Bcr-Abl 5.0 μM PDGFR-b 0.299 μM C-Wt 0.272 μM

General Techniques

[0033] The methods of the present invention will employ, unless otherwise indicated, conventional techniques in the fields of synthetic organic chemistry, solid phase synthetic organic chemistry, including cleavage and purification techniques related to solid phase synthesis using resin or solid supports, and the use of polystyrene based resins, including modified and commercially available resins. (See e.g., Burgess, Solid Phase Organic synthesis, John Wiley & Sons (2000); and Kates et al., Solid-Phase Synthesis: A Practical Guide, Marcel Dekker (2000)).

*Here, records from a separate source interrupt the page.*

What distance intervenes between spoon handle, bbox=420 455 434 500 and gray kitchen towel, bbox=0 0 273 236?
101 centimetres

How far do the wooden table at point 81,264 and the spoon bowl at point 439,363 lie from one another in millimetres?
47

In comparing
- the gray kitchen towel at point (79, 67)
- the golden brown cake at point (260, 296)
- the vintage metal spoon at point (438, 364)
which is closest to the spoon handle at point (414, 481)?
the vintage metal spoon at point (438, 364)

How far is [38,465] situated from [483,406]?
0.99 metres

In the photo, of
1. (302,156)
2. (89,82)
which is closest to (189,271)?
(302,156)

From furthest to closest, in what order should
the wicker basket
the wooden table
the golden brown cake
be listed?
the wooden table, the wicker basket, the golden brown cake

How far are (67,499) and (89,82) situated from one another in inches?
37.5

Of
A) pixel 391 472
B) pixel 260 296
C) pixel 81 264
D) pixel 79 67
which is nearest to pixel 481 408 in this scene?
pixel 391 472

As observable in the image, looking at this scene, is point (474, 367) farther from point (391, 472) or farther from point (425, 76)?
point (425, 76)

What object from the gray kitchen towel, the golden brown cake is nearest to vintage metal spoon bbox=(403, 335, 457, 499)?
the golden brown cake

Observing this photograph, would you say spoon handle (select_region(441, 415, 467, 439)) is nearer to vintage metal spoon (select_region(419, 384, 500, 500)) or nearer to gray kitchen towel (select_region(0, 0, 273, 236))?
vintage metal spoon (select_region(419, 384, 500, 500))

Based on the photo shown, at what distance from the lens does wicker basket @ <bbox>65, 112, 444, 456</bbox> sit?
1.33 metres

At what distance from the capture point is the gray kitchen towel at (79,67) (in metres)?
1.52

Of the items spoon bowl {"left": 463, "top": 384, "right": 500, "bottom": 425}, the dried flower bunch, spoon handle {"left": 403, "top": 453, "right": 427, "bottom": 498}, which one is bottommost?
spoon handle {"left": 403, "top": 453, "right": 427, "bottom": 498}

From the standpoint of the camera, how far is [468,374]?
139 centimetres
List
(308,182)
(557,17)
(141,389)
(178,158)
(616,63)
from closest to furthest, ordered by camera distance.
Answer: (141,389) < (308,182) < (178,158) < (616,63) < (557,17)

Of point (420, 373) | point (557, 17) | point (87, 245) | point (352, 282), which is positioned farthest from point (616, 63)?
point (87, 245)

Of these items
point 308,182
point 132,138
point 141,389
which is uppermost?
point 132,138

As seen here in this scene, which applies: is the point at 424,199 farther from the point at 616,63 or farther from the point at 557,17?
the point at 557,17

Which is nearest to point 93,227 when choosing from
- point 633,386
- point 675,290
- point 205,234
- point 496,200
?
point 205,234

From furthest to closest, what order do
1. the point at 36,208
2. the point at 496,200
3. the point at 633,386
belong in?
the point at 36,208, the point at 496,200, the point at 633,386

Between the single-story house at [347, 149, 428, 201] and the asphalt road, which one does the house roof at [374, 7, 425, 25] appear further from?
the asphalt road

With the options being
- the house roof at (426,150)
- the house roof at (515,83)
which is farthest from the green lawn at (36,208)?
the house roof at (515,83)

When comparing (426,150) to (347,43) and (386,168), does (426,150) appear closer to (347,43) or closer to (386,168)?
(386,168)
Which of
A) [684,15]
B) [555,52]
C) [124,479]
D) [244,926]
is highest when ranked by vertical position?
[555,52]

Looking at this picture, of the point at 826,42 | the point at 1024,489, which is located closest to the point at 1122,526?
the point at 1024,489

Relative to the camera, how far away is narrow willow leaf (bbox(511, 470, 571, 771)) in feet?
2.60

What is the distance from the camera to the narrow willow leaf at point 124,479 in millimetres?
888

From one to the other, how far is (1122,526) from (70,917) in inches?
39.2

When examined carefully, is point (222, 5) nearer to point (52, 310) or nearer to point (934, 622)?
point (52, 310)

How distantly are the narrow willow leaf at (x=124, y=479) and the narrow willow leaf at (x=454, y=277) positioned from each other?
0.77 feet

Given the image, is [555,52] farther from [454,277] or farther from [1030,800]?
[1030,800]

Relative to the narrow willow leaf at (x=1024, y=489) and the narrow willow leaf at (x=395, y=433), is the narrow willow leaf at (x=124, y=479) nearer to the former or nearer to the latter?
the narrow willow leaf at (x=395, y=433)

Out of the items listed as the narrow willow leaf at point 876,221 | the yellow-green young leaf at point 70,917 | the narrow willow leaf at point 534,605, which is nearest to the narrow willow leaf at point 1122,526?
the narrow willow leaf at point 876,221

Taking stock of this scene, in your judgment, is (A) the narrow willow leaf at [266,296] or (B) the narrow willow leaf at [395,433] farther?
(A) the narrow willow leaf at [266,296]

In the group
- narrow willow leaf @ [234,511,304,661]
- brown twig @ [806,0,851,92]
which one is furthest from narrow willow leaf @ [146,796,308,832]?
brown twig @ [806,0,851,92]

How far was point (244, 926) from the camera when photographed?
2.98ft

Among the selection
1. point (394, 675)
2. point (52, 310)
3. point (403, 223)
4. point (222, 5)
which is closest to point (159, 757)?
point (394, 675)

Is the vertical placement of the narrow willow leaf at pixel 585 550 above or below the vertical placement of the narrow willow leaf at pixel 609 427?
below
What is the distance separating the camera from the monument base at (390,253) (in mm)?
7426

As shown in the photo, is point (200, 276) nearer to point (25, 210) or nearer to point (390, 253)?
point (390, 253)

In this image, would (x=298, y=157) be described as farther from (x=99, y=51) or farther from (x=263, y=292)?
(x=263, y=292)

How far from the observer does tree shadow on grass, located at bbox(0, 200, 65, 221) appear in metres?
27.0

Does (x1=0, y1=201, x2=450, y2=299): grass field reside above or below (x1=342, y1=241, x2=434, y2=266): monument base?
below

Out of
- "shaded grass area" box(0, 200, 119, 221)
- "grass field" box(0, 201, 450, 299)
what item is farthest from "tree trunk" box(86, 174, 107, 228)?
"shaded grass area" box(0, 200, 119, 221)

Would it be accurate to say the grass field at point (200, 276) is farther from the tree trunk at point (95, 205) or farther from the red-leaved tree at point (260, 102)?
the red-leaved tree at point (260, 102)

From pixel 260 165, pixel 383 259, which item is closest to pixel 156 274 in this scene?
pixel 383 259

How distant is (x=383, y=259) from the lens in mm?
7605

[0034] Synthesis on a solid support and solid phase synthesis may be performed such that the synthesis from starting material to intermediates to final product is accomplished by linking at least one of the starting materials to a solid support during one of the initial synthetic steps, such as a resin bead, during synthesis from the relevant starting materials. Methods for isolation, purification and characterization of the intermediates and products of the processes as described herein are known to those of skill in the art.

[0035] Detailed examples for synthesizing compounds of Formula (1) in a solid support may be found in the Examples, infra. Insofar as the production of the starting materials is not particularly described, the compounds are known or can be prepared analogously to methods known in the art or as disclosed in the Examples hereinafter.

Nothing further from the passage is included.